Mudança para Miami: prioridade à família e à tranquilidade
Com serenidade, Messi explicou os motivos que o levaram a não se arrepender de ter deixado o futebol europeu no segundo semestre de 2023. Após o fim do contrato com o Paris Saint-Germain, ele escolheu jogar no Inter Miami. Para o craque, a mudança para os Estados Unidos representou uma virada significativa na rotina e no bem-estar de sua família.
Ele contou que vive com muito mais calma do que na Europa e que o futebol, apesar de importante, não ocupa mais o centro de sua vida cotidiana como acontecia em Barcelona. "Aqui tudo é mais tranquilo, é um estilo de vida muito americano. O futebol não é tratado como a coisa mais importante do mundo", afirmou.
Messi comparou a experiência com sua vida na Catalunha, onde morou a vida inteira e tinha uma rotina muito marcada. "Em Barcelona era diferente. As pessoas já me conheciam, eu frequentava sempre os mesmos lugares. Agora estamos muito mais focados nas crianças", revelou. Ele também elogiou o clima, o calor e a energia leve das pessoas em Miami, fatores que contribuem para sua satisfação no dia a dia.
O capítulo doloroso com a seleção argentina
Um dos momentos mais difíceis relembrados na entrevista foi a decisão de anunciar sua saída da seleção argentina em 2016, após mais uma derrota em final de Copa América. Messi descreveu aquele período como extremamente doloroso, principalmente pela forma como era tratado em seu próprio país.
"No Barcelona eu era muito feliz, era a minha casa.
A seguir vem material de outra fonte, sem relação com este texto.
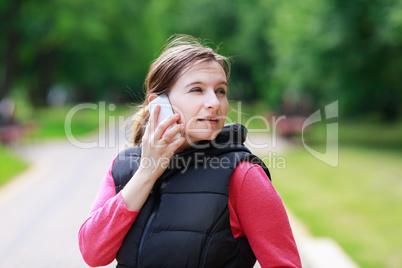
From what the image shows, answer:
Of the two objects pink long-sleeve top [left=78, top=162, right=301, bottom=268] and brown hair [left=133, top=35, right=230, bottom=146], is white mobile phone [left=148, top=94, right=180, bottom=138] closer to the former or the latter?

Mas quando ia para a Argentina, parecia um estranho. As coisas não funcionavam, eu jogava mal, os resultados não vinham", confessou. Ele destacou que sua família era quem mais sofria, por acompanhar as críticas na televisão.
O astro admitiu que se arrependeu profundamente de ter renunciado à seleção naquela ocasião. Assistir aos jogos de fora foi angustiante, mas o episódio se tornou uma grande lição de vida. "Quando achei que não dava mais, me arrependi muito. Felizmente pude voltar atrás. É o melhor exemplo de não desistir", afirmou. O ciclo de frustrações foi finalmente encerrado em 2022, com a conquista da Copa do Mundo no Catar.
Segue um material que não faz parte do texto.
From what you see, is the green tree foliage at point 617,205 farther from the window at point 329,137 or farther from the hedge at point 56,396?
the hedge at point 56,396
Personalidade, família e planos para o futuro
Falando sobre sua vida pessoal, Messi se descreveu de forma direta e bem-humorada. Disse ser uma pessoa que gosta de ficar sozinha e precisa de momentos de silêncio para se equilibrar, especialmente em uma casa com três filhos correndo. Ele se reconhece como alguém muito organizado, que tem dificuldade com mudanças inesperadas e tende a se fechar quando algo foge do planejado.
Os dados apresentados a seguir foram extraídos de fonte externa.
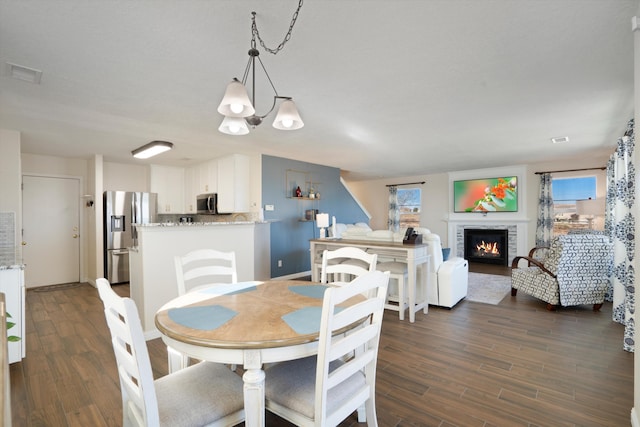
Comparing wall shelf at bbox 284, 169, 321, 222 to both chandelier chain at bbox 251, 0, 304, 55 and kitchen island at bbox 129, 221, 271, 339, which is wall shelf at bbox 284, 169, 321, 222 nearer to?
kitchen island at bbox 129, 221, 271, 339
Sobre lidar com sentimentos, o argentino contou que não é de falar facilmente sobre problemas e prefire guardar tudo para si. Ele revelou que chegou a fazer terapia durante sua passagem pelo Barcelona, mas decidiu interromper após um tempo. Atualmente, divide conversas sobre futebol com o pai e compartilha a vida pessoal principalmente com a esposa, Antonela Roccuzzo.
Quanto ao futuro, Messi foi categórico ao afirmar que não se imagina como treinador após pendurar as chuteiras. Ele revelou o desejo de ser dirigente ou, preferencialmente, dono de um clube. "Gostaria de ter meu próprio clube, fazer crescer, dar oportunidade para os garotos. Isso é o que mais me atrai", explicou, mostrando interesse em começar um projeto do zero para ajudar no desenvolvimento de jovens jogadores.
Para Messi, a carreira já superou todos os sonhos. "O futebol me deu muito mais do que eu imaginava. Quando parecia impossível, vieram os títulos com a seleção, que era o que eu mais queria". Após a Copa América e o Mundial de 2022, ele passou a enxergar sua trajetória como algo completo. "Tudo o que vier agora é lucro", concluiu.